* _TASKS AND EXERCISES_:
• 1. From the university profile, name every campus the university has.
• 2. Rewrite the university profile from "Standard Mandarin" to "11,800 graduate students.", putting "Education Ministry" in place of "Ministry of Education".
• 3. Using the university profile, answer each of these:
(a) Who is the university's president?
(b) About how far from Hefei is Xuancheng?
(c) How many undergraduate programs do the schools offer?

# Start of PASSAGE GIVEN

Hefei University of Technology
- Motto: 厚德、笃学、崇实、尚新
- Motto in English: Pursuing virtue and knowledge, seeking truth and innovation
- Type: Public
- Established: 1945; 81 years ago
- President: Zheng Lei
- Administrative staff: 3,768
- Students: 25,500
- Location: Hefei, Anhui, China
- Campus: Urban, 3 Campus;
- Website: hfut.edu.cn

Chinese name
- Simplified Chinese: 合肥工业大学
- Traditional Chinese: 合肥工業大學

Standard Mandarin
- Hanyu Pinyin: Héféi Gōngyè Dàxué

= Hefei University of Technology =

Public university in Hefei, Anhui, China

The Hefei University of Technology (HFUT; 合肥工业大学) is a public university in Hefei, Anhui, China. It is affiliated with the Ministry of Education, and co-funded with the Anhui Provincial People's Government, the Ministry of Industry and Information Technology, and SASTIND. The university is part of the Double First-Class Construction and Project 211.

At present, HFUT enrolls 29,480 undergraduate students and 11,800 graduate students.

HFUT has four campuses, namely, Tunxilu, Lu'anlu, Feicuihu and Xuancheng, covering an area of about 3,417,390 m^{2}. The first three campuses are all located in Hefei, the provincial capital of Anhui, and the fourth in Xuancheng, a city about 194 kilometers away from Hefei.

Campuses in Hefei have 19 schools covering a wide range of fields with a strong focus on engineering science. The schools offer 82 undergraduate programs, 32 first-level disciples with authorization to confer master's degrees, 12 first-level disciples for doctoral programs as well as 12 post-doctoral programs. 4 disciplines are selected as national key disciplines, 28 provincial key disciplines. The university has 1 state key lab, 1 national engineering lab, 4 national university-industry joint engineering research centers and 46 research centers at the ministerial or provincial level as well as 1 national A-level architectural design and research institute. The campus in Xuancheng has 5 departments.

# End of PASSAGE GIVEN
# Start of DATASET ROWS

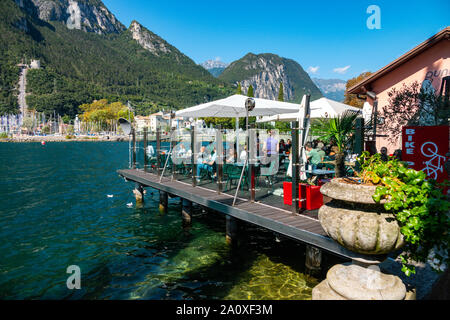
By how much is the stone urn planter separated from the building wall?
9.13 metres

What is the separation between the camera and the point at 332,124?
22.3ft

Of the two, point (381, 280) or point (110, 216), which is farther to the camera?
point (110, 216)

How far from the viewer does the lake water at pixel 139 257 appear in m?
6.66

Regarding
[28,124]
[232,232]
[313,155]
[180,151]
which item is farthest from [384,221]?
[28,124]

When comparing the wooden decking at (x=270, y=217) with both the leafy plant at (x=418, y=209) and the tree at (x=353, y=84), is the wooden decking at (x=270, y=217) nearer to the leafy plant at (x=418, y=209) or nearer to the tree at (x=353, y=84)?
the leafy plant at (x=418, y=209)

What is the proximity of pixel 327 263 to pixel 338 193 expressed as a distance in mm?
4312

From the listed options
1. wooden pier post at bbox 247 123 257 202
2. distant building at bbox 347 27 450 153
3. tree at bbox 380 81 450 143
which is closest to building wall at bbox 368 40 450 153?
distant building at bbox 347 27 450 153

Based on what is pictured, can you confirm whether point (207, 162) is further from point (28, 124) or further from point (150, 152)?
point (28, 124)

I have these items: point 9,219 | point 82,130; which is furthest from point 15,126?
point 9,219

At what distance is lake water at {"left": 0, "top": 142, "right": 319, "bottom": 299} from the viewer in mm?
6656

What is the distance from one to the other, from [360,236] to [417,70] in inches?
511

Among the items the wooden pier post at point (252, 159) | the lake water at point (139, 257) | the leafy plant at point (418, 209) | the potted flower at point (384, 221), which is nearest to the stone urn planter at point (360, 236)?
the potted flower at point (384, 221)

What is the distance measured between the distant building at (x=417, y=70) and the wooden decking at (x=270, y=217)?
22.0 feet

# End of DATASET ROWS

* _ANSWERS_:
• 1. Tunxilu, Lu'anlu, Feicuihu, Xuancheng

• 2.
Standard Mandarin
- Hanyu Pinyin: Héféi Gōngyè Dàxué

= Hefei University of Technology =

Public university in Hefei, Anhui, China

The Hefei University of Technology (HFUT; 合肥工业大学) is a public university in Hefei, Anhui, China. It is affiliated with the Education Ministry, and co-funded with the Anhui Provincial People's Government, the Ministry of Industry and Information Technology, and SASTIND. The university is part of the Double First-Class Construction and Project 211.

At present, HFUT enrolls 29,480 undergraduate students and 11,800 graduate students.

• 3.
(a) Zheng Lei
(b) About 194 kilometers
(c) 82